== DATA FOR THIS EXERCISE ==
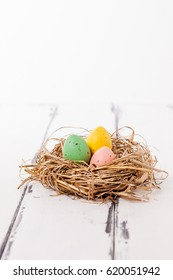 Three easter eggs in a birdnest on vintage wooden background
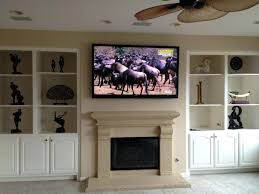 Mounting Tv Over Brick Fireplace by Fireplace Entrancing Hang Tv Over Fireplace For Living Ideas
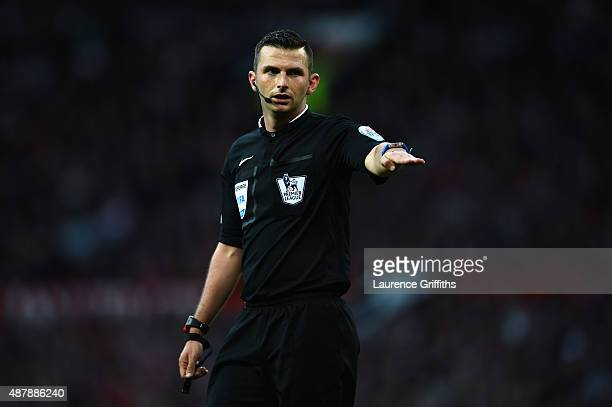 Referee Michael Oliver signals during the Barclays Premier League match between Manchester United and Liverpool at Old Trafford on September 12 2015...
===
== DATA FOR THIS EXERCISE ==
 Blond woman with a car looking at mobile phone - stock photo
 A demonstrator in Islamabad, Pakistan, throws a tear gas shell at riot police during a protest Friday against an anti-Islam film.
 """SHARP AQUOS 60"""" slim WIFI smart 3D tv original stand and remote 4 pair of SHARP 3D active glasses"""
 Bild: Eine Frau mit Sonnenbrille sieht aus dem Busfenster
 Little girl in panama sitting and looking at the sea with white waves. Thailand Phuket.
===
■ **GOAL OF THE EXERCISE**
In the records above, everything from the line with "Three easter eggs" down to the line with "Referee Michael Oliver" is to be set down exactly, both ends included, with no pictures and no other lines.

■ **SOLUTION TO THIS EXERCISE**
 Three easter eggs in a birdnest on vintage wooden background
 Mounting Tv Over Brick Fireplace by Fireplace Entrancing Hang Tv Over Fireplace For Living Ideas
 Referee Michael Oliver signals during the Barclays Premier League match between Manchester United and Liverpool at Old Trafford on September 12 2015...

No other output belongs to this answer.